Secondary batteries may be subjected to a variety of different circumstances surrounding their charge and discharge. Quite often a secondary battery may be subjected to rapid charge, and depending on the nature of the charging equipment and its control circuits, a battery may be subjected to overcharge conditions.
Likewise, a secondary battery may be subjected to discharge conditions that range from very gentle to abusive—for example, if the secondary battery is driving an electric motor that stalls.
Under any or all of those conditions, the chemistry of the battery—whether it be a lead acid battery, for example, or an alkaline battery—may be such that the interior volume of the battery may be subjected to varying gas pressure circumstances—both above and below (positive and negative) the ambient pressure within which the battery is operating. Of course, this discussion is directed to such batteries as lead acid batteries, but it is more particularly directed to alkaline batteries, all of which batteries in any event have a reserve of liquid electrolyte within the battery case structure.

* Exercise requirements *
Reproduce the passage on secondary battery charge and discharge conditions word for word, in full.

* Data excerpt *
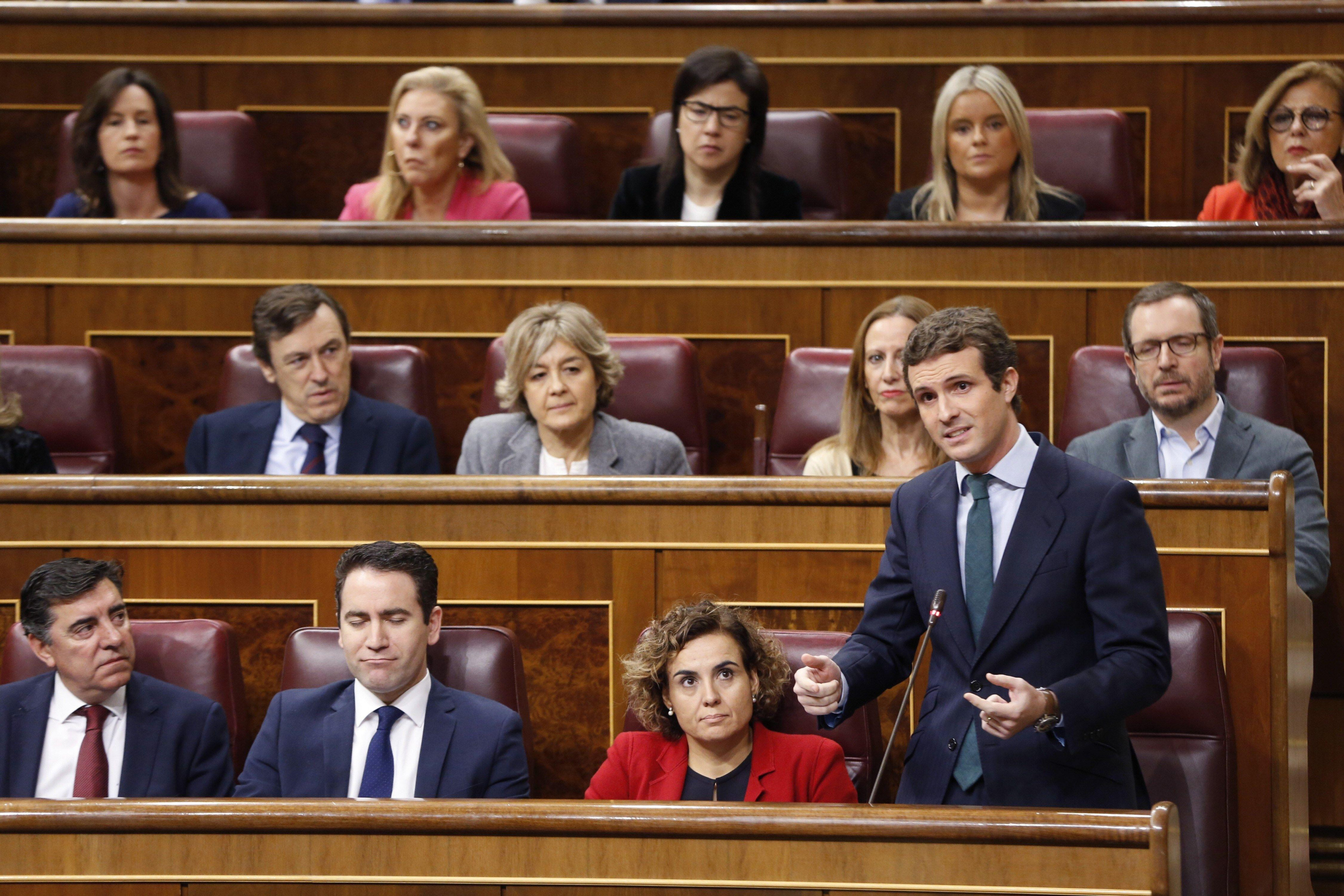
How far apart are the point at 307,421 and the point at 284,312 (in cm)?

* The output *
Secondary batteries may be subjected to a variety of different circumstances surrounding their charge and discharge. Quite often a secondary battery may be subjected to rapid charge, and depending on the nature of the charging equipment and its control circuits, a battery may be subjected to overcharge conditions.
Likewise, a secondary battery may be subjected to discharge conditions that range from very gentle to abusive—for example, if the secondary battery is driving an electric motor that stalls.
Under any or all of those conditions, the chemistry of the battery—whether it be a lead acid battery, for example, or an alkaline battery—may be such that the interior volume of the battery may be subjected to varying gas pressure circumstances—both above and below (positive and negative) the ambient pressure within which the battery is operating. Of course, this discussion is directed to such batteries as lead acid batteries, but it is more particularly directed to alkaline batteries, all of which batteries in any event have a reserve of liquid electrolyte within the battery case structure.